1 Einleitung

Eine der Neuregelungen des TVöD betrifft die Qualifizierung. Diese ist in § 5 TVöD geregelt.

Damit wurde für den Öffentlichen Dienst erstmals eine Regelung zur Qualifizierung tariflich getroffen. Im BAT fand sich ebenso wenig wie im BMT-G eine entsprechende Regelung. Nicht durch diese Neuregelung berührt wird die in einigen Bundesländern existierende Sonderlast durch die Bildungsurlaubsgesetze bzw. Bildungsfreistellungsgesetze (solche gesetzlichen Regelungen gibt es bisher in Niedersachsen, Schleswig-Holstein, Nordrhein-Westfalen, Berlin, Brandenburg, Hessen, Mecklenburg-Vorpommern, Rheinland-Pfalz, Saarland, Sachsen-Anhalt, Bremen und Hamburg; keine entsprechenden Regelungen gibt es bisher hingegen in Baden-Württemberg, Bayern, Sachsen und Thüringen).
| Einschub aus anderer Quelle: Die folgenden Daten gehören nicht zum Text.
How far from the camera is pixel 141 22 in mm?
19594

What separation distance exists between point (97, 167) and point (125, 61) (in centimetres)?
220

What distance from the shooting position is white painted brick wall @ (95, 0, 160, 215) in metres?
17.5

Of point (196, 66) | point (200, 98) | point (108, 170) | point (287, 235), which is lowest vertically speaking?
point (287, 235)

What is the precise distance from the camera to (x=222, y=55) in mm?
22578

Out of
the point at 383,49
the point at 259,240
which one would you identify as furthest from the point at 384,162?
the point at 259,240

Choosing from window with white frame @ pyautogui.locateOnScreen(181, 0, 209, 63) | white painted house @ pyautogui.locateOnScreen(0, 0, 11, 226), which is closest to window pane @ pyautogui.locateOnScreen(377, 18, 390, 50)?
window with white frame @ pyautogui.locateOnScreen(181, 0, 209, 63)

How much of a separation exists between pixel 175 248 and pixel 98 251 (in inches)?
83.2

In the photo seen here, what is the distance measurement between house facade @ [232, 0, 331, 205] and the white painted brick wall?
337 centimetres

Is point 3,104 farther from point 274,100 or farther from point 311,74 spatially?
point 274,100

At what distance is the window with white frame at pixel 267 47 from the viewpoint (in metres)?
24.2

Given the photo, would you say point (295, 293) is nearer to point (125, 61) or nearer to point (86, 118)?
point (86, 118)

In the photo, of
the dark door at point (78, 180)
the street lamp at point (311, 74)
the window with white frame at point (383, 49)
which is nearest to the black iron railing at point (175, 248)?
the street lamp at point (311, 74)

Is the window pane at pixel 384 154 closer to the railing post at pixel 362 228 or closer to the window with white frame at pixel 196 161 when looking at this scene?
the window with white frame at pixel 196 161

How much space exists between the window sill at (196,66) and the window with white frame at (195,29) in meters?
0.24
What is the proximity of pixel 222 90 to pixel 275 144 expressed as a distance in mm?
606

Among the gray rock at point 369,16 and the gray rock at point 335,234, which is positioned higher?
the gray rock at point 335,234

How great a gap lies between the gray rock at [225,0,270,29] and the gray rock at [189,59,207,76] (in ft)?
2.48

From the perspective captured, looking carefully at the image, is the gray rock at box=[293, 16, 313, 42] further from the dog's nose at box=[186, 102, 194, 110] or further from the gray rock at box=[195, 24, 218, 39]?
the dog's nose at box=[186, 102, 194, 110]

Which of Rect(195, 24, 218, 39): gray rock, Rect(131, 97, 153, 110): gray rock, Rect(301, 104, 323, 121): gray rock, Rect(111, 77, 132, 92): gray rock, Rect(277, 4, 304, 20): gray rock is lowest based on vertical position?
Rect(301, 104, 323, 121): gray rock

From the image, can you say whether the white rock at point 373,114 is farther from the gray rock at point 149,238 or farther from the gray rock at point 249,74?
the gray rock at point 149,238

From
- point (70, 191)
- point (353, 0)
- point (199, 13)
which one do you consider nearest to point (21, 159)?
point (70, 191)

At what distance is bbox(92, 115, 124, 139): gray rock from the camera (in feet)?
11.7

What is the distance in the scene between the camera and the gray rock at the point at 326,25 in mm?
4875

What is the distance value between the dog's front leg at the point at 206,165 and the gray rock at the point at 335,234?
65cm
Klar abzugrenzen ist auch zwischen Qualifizierung und Ausbildung. § 5 TVöD umfasst lediglich die Qualifizierung eines Beschäftigten, der bereits in einem Beruf tätig ist, gegebenenfalls eine entsprechende Ausbildung bereits absolviert hat und sich nun nicht aus-, sondern fortbilden möchte.[1]

Was ist also der Hintergrund für eine tarifvertragliche Regelung zur Qualifizierung? Heute ist es überholt, davon auszugehen, dass die einmalige Berufsausbildung des Beschäftigten für das gesamte Berufsleben ausreichend sei. Vielmehr ist es – trotz oder gerade wegen des Trends zur Spezialisierung – für jeden Beschäftigten erforderlich, dass er seinen Arbeitsplatz durch lebenslanges Lernen, also eine stete berufliche Weiterbildung, sichert.[2] Die Qualifizierung dient also dem Erhalt und der Verbesserung der Beschäftigungsfähigkeit der Beschäftigten. Freilich kann kein Tarifvertrag eine abschließende Regelung für künftige Einzelmaßnahmen des Arbeitgebers treffen, aber ein Tarifvertrag kann mit den Voraussetzungen den Rahmen und das Bewusstsein bei Arbeitgeber und Beschäftigten schaffen. Denn der Arbeitgeber hat ein großes Interesse, seine Beschäftigten zu qualifizieren, um seine Wettbewerbsfähigkeit zu erhalten und nachhaltig zu verbessern.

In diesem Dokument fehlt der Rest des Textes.